Medications for children with autism | Raising Children Network

My journey with medication began when I was 18 years old. Fresh off a turbulent manic episode I was introduced to psychotropic medication. Mood stabilizers. Anti-psychotics. Depakote. Seroquel. Klonapin. Lithium.

I was on such a high dose that I slept through most of the day. When I was awake I felt groggy. I felt like a shell of myself. I didn’t feel creative. I didn’t feel spontaneous.

Yet that was the price I believed I had to pay to stay out of the hospital. My first manic episode was costly. I had to leave college. I didn’t know if I would be able to go back. So I was willing to try anything to get my life back to normal.

Slowly I tapered off certain medications. I eventually I was on a manageable dose of Lithium. But I still didn’t feel like myself. I felt like a zombie. So I would use alcohol and marijuana to feel “alive”. To feel different. The marijuana especially would send me into another frame of mind. Eventually the high THC content of potent weed would trigger a manic episode.

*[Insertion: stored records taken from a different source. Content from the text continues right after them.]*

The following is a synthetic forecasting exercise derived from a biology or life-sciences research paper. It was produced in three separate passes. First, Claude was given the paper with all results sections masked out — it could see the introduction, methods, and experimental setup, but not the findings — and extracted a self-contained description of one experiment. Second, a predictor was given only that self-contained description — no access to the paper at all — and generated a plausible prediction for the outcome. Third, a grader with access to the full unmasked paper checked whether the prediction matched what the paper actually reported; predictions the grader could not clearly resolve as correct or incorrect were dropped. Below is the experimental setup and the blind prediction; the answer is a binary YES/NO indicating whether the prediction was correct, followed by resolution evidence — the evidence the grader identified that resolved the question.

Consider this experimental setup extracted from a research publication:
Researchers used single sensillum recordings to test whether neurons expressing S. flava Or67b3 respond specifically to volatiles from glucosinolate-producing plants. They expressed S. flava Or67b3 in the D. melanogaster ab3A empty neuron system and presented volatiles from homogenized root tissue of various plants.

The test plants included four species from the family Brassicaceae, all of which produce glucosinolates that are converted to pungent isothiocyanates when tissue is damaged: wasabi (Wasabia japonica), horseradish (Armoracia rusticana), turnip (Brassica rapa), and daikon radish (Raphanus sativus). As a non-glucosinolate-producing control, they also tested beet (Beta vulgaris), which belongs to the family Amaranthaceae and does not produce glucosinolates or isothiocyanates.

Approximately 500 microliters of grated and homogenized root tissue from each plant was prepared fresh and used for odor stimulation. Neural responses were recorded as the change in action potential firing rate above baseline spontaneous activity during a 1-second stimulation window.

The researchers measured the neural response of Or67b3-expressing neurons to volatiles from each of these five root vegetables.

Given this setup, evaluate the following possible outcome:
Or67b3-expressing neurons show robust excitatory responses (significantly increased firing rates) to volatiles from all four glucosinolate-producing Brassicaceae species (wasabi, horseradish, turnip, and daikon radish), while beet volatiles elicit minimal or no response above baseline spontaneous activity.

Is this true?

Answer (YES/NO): NO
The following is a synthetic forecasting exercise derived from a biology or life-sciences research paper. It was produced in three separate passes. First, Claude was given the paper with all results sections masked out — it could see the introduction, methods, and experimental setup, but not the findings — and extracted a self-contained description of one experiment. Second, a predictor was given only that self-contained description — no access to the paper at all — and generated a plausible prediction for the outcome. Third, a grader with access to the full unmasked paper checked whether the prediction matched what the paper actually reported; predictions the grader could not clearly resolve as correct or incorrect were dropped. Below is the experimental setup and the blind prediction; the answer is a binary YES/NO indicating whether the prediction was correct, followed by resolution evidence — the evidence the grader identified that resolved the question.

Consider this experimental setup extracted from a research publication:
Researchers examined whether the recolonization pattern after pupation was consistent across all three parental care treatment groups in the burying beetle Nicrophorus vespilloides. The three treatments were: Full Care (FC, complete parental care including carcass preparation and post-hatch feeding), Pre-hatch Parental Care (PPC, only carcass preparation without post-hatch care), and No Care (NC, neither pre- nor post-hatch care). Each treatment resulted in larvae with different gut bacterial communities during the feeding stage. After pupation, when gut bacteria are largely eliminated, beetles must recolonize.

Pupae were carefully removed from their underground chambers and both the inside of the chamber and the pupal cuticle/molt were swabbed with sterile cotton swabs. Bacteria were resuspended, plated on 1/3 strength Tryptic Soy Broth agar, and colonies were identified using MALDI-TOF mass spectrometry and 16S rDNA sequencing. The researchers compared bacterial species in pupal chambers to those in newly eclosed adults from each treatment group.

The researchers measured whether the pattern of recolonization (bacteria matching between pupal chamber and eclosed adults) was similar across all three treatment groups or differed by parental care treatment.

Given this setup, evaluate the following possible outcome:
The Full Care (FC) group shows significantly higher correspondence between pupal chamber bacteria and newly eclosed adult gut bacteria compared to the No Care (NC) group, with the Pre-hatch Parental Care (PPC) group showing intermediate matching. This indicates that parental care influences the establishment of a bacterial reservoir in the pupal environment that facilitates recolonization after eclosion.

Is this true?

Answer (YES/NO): NO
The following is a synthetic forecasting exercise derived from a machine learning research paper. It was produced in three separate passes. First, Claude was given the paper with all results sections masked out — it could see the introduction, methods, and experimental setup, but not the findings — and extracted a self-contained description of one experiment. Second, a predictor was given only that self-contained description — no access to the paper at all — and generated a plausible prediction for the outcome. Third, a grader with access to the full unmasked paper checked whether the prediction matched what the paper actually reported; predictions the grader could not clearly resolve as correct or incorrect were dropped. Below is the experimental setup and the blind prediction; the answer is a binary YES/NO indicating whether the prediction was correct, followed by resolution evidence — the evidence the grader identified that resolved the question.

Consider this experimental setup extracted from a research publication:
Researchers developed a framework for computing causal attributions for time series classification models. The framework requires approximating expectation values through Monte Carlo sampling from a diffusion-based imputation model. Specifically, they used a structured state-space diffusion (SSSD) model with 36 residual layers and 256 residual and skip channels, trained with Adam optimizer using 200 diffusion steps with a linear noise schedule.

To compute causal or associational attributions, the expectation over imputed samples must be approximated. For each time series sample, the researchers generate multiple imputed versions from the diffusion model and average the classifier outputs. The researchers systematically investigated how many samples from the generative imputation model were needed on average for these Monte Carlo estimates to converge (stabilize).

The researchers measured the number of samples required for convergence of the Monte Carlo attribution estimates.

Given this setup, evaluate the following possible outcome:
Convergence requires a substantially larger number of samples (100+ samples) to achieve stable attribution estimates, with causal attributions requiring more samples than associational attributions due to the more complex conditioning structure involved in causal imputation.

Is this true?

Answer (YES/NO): NO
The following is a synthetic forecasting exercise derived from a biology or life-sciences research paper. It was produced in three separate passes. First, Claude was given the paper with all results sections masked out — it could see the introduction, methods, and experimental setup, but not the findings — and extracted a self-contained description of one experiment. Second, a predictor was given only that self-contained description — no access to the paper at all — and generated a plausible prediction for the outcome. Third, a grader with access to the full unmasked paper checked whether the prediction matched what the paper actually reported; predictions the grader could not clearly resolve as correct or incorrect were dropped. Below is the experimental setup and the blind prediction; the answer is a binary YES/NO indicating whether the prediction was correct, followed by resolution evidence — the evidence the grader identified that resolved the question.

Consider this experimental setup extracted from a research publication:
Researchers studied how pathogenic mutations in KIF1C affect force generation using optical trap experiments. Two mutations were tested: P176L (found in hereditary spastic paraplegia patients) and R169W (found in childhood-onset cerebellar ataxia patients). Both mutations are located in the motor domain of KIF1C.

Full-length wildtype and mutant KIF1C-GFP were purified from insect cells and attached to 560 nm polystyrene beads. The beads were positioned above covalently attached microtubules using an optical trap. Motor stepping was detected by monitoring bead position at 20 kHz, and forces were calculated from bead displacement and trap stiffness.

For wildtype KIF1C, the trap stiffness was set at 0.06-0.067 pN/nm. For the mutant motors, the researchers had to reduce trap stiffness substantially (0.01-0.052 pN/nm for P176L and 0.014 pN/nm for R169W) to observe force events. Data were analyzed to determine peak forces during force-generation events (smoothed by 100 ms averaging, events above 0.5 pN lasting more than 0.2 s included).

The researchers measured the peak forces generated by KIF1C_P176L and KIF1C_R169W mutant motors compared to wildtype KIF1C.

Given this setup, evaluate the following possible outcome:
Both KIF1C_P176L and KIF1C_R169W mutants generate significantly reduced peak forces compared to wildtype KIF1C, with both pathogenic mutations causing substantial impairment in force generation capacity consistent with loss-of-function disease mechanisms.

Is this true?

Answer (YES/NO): YES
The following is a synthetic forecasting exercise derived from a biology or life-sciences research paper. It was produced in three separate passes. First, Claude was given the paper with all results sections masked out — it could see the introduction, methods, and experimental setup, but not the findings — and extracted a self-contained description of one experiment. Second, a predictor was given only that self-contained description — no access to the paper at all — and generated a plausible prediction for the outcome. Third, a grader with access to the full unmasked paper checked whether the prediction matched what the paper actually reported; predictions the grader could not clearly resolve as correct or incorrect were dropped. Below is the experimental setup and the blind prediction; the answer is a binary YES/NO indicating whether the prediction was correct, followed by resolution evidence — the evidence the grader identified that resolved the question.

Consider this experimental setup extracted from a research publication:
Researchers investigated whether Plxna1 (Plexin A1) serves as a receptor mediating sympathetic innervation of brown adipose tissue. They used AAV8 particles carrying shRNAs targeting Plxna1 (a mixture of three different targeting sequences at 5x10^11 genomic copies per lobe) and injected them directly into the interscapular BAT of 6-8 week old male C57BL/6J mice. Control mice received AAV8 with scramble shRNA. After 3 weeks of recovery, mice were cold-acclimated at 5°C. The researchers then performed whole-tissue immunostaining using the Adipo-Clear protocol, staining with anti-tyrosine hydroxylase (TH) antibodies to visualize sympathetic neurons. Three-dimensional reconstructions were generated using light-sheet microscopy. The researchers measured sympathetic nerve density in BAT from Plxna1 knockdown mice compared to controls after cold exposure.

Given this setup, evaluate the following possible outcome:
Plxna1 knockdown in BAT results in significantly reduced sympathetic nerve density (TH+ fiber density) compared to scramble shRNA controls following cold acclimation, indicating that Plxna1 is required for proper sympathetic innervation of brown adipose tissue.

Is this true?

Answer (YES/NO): YES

That cycle would continue for most of my twenties. Eventually my mania would lead me to jail. It seemed like jail was the one place where the medication had a chance to work effectively. I was in a controlled environment for weeks. Months sometimes. Years. I was off all other substances.

It was in jail in 2012 when I was finally able to get off Lithium. I began taking Depakote instead. A milder mood stabilizer. I felt leaps and bounds better. But it still had some side effects. I still didn’t feel that creative spark. It affected my libido. In some ways I still felt emotionally numb.

I dealt with these side effects for seven years. I was still able to thrive in spite of them. But they did cause a ripple effect in my life, especially in my marriage, that eventually couldn’t be ignored. I won’t blame my actions solely on the medication. But it did have a real effect.

When I was locked up again after the last episode and the “incident”, I ended up being put on Seroquel and Trazodone. For the first time since I was 18 I was completely off mood stabilizers. The medicine I was put on helped me sleep and were in the anti-psychotic category.

I realize today that my main issue has always been with psychosis. Yes, I have bipolar disorder. But my mood is fairly consistent. It is only when I allow myself to spiral into mania when I get in trouble.

The medicine helps keep the intrusive thoughts at bay. The I’m-Jesus-it’s-the-end-of-the-world-thoughts. The conspiracy-theory-Illuminati-CIA thoughts. Sure, I might still have certain ideas about the world. But I can shut the faucet off. I don’t follow these ideas down never-ending rabbit holes.

Sometimes I feel like I’m seeing the world with a new set of eyes. I can actually feel. I can appreciate the beauty of the stars twinkling next to the moon. I can feel the sadness from missing my wife and son. I can experience the love of God in a way I haven’t in the past. I can feel grateful for all the positive developments in my life today.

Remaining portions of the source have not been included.